A de-energized power line that parallels an energized power line is subject to induced voltage and current from that energized line. Basically, the amount of induced current and voltage is influenced by the following:
- The voltage on the energized line. The higher the voltage on the energized line, the higher the induced voltage on the parallel line. This is because an energized conductor has an electric field around it, measured in volts per distance, e.g., kV/meter. The higher the voltage, the larger the electric field.
- The current flowing through the energized line. The more current in the energized line, the higher the induced voltage on the parallel line. This is because current flowing through a conductor creates a magnetic field around it. The higher the current, the larger the magnetic field (more lines of magnetic flux).
- The distance between the energized line and the parallel line. The closer they are together, the higher the induced voltage and current.
- The length (distance) that the lines parallel each other. The longer the distance, the higher the induced voltage and current.
An ungrounded conductor that parallels an energized line is in an electric field induction (capacitive coupling) situation, caused by the electric field around the energized line. At one time this was called electrostatic induction. The induced voltage can be extremely high, sometimes more than 10% of the voltage of the parallel energized line. Installing a ground on that unenergized conductor discharges that high voltage, but then it charges right back immediately.
Installing a second ground on that same conductor at a different location places that conductor into a magnetic field induction (transformer coupling) situation, caused by the magnetic field around the energized line. At one time this was called electromagnetic induction.
Once more than one grounded location is established on a conductor, current may flow through the earth between the grounds. This is called circulating current. It is caused by the induction from the nearby energized line. As more grounded locations are established on that same conductor, more paths of circulating current are created. There may be as many circulating current paths as there are grounded locations. This circulating current at each grounded location sets up voltage gradients in the earth around the place where the conductor is grounded. The voltage gradients consist of step potentials, touch potentials, and transferred touch potentials. See the sidebar for a definition of these potentials.
These differences of potential in the earth pose an electrical hazard to the workers on the ground who are in the voltage gradient zone. The hazard ranges from mild electric shock to fatal electrocution. This is why line crews measure the differences in potential in the earth at the worksite with a voltage meter referred to as a "step and touch kit."

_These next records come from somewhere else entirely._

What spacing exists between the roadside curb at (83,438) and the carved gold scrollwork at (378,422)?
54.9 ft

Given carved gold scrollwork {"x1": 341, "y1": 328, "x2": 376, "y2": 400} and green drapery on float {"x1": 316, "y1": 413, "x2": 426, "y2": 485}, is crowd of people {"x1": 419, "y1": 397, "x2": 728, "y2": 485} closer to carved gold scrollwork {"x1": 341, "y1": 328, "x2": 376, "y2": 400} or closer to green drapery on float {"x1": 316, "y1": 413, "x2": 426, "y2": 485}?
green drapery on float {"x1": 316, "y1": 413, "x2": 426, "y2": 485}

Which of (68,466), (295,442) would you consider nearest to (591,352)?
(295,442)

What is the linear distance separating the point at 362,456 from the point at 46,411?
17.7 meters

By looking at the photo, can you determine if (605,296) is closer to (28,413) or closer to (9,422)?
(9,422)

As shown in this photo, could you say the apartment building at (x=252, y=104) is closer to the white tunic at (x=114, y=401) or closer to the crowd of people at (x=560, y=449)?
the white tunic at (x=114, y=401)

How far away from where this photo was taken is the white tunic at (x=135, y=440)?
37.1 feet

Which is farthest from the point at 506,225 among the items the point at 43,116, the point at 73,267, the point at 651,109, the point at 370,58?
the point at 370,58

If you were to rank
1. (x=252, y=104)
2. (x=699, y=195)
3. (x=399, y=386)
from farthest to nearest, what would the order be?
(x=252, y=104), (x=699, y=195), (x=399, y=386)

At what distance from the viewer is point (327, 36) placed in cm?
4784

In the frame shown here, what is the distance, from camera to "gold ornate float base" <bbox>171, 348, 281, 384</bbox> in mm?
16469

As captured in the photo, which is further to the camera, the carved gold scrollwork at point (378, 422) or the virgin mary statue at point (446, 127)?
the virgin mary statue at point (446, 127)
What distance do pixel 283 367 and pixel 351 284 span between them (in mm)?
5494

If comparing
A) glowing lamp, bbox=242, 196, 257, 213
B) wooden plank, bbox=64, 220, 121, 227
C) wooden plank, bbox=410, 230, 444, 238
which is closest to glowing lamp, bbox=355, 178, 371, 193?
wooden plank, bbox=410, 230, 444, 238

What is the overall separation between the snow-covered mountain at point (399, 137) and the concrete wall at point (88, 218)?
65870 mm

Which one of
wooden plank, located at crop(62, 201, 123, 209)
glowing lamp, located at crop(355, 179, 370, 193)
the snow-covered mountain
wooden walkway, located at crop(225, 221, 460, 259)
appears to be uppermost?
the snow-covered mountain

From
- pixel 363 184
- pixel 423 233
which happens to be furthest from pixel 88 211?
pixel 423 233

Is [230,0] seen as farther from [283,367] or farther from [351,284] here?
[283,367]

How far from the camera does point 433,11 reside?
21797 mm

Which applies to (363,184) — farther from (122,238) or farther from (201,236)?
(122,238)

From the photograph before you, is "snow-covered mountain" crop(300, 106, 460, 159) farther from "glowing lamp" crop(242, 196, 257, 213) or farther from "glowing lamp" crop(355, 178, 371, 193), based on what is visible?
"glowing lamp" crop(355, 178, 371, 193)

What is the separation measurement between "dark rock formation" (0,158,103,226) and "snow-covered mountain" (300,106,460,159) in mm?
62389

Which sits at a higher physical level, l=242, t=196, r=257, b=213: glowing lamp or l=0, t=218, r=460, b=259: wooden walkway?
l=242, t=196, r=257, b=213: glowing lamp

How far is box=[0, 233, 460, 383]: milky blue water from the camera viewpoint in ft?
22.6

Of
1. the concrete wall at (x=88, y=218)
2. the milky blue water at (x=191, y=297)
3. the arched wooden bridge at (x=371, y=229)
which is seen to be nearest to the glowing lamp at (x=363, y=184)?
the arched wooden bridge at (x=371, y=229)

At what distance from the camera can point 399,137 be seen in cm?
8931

One example of a product solution is the Step and Touch (SNT) instrument manufactured by Delta Computer Systems, Inc. of Battle Ground, Washington. The Delta tool monitors and alarms step and touch potential caused by ground potential rise. When used properly, the SNT can enhance the safety of transmission line crews. The SNT (see Figure 1) provides audible and visual alarm warnings if the probe voltage is in a dangerous range. Each voltage range has a distinct pattern of bright flashing LEDs and audible 80 dB(A) alert. The SNT also detects and warns of Lost Probe Connection and Low Battery.
Multiple line crews that are working at different locations on the same line (conductor) and measuring the step and touch voltage at their worksite may see that voltage change as a different crew installs or removes their own protective grounds. This is due to the fact that installing or removing grounds on the same conductor at one location changes the number of circulating current paths. This change may increase the potential hazard at other grounded locations along that conductor.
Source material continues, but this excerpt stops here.